Scott Goodhart shows Marilyn Lewis how to confront a school shooter at the National School Safety Conference in Reno on June 26, 2018.
Maggie Starbard for Vox
As I walked through the conference exhibit hall on the last day, none of the vendors I spoke to wanted to talk about gun control either. It wasn’t that they thought people should be able to buy guns freely. Their responses came more from a sense of resignation, even cynicism, about the possibility that lawmakers would ever restrict gun ownership in the United States.
The fact that gun control wasn’t even considered an option just compounded the sense of helplessness at the conference. Not one person I spoke to believed there was a way to prevent school shootings.
“If you find out how, let me know,” Shihadeh, the VP of Raptor Technologies, told me.
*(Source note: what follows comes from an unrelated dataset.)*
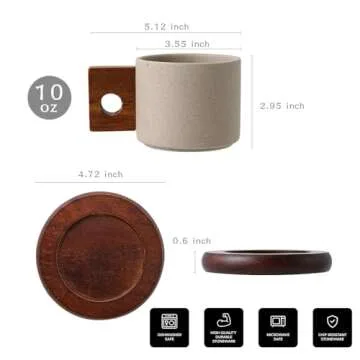 Tvvtuww Ceramic Coffee Cup Mug and Acacia Wooden Saucer Set, 8 oz Ceramic Cup for Espresso Latte Cappuccino Tea, Wooden Handle Mug Set Unglazed Porcelain Arty Mug (Natural Earthiness Finish)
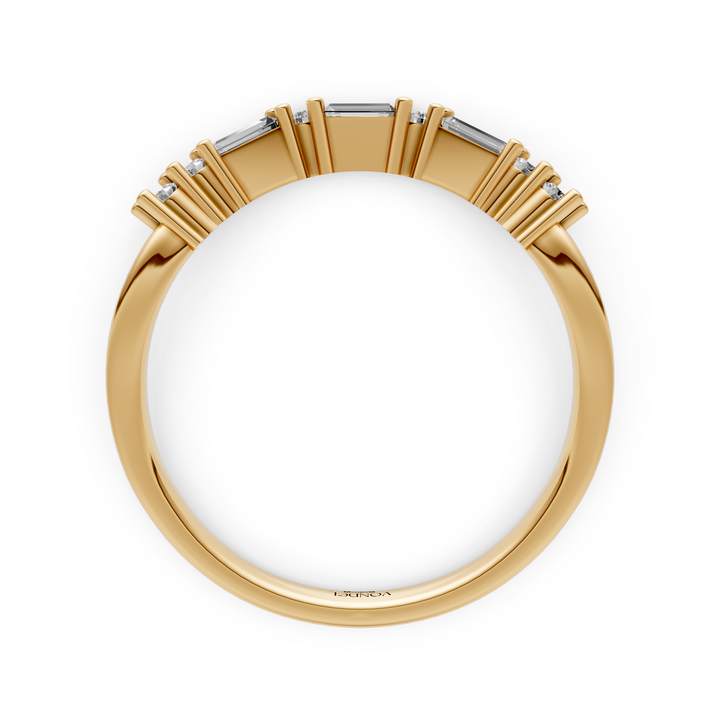 Curved Rijring met Baguette en Rond Briljant Geslepen Diamanten  - 18K Geelgoud - 0,19 ct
Even the vendors hawking their high-tech devices didn’t promise to stop the shootings.
Erik Leslie, who was selling a flashlight that shoots pepper spray bullets, was adamant about that.
“This is no match for an AR-15. All it will do is buy a teacher a few more minutes until the cops get there. Maybe that might save someone’s life,” he said.
Canady didn’t think it was possible to prevent another Parkland from happening.
“When someone has made up their mind to [commit mass murder], they are going to do it,” he said.
An Eastern Beacon Industries ballistic backpack contains two polyurethane plates that weigh 1.6 pounds each.